Intuitiv lief ich zum alten Schaukelpferd und setzte mich ungelenk darauf. Ein edles Ross sollte es sein.
Nein, ein Einhorn!
Der Rabe wandelte seine Gestalt und vor uns stand der Zauberer nun, in lumpenhaftem Gewand, die Augen von Schalk durchzogen.
Der Dachboden verzauberte sich in eine Waldlandschaft und die Kälte der Dämmerung umspielte meine zarte Kinderhaut.
Mit dem Haar im Winde wehend und der Stimme hell erhoben flüchteten wir vor dem bösen Zauberer, der sein Gesicht im Schmerz verzog, je länger ich fröhliche Kinderlieder sang.
Die Ohren hielt er mit seinem Klauen geschlossen und wartete darauf, uns endlich nicht mehr ertragen zu müssen. Mit deiner Hilfe stellte ich mir vor, eine Fee zu sein und ritt das Einhorn im Galopp, während mein Gesang immer schöner, immer zarter und immer harmonischer wurde.
Der Zauberer ächzte, wickelte seine Lumpen um die Schultern und verschwand im Nebel. Zurück blieb ein rabenschwarzer Edelstein, der den Ruhm als den unseren Kennzeichnete.
Es war eines der besten Abenteuer, das wir je erlebt hatten.

Heute stehe ich auf dem Asphalt und lasse meine Ohren vom Brummen des Motors betäuben. Zwei Räder, zwei Beine, die in Leder stecken und ein Mund, der durch das offene Helmvisier meinen Namen ruft.

"Nun komm, Süße. Steig auf! Oder traust du dich nicht?"
Meine Knie zittern; Motorrad fahren macht mir Angst. Aber der Mann, der die Maschine lenkt, hat mir das Herz gestohlen, weshalb ich mit ihm und für ihn alles machen würde.

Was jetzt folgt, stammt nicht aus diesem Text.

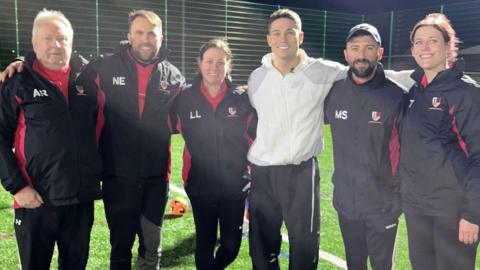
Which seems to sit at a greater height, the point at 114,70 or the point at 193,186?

Und dann erinnere ich mich. Das Innen zählt; das mutige Herz. Die Weisheit, die durch jeden Schlag in meine Adern gepumpt wird wie flüssige Magie.

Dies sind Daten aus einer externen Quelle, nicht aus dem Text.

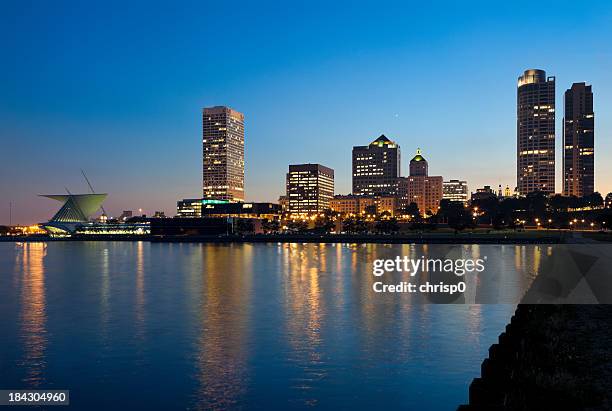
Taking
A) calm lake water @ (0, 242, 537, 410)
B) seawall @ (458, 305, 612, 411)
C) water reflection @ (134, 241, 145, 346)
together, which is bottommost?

Ich stelle mir vor, wir stünden im Wald. Das Zwitschern der Vögel übertönt den Motorlärm und die lederne Kluft an unseren Körpern verformt sich zu zarten Gewändern.
Das Motorrad bekommt Hufen; der Lenker ein zarter Kopf, der in stolzer Haltung sein Horn in die Luft hebt.

Ein Einhornritt, nichts weiter.

Mein Herzschlag fährt einen Gang hinunter und ich danke dir im Stillen, bevor ich mich mit Schwung hinter meinen Liebsten begebe.

Du bist das, was mich ausmacht.
Wir sind das beste Team.
Mit dir kann ich sein, wer immer ich will.
Durch dich erlebe ich, was immer mit im Kopf herumspukt.
Du und ich für immer, meine liebste Fantasie.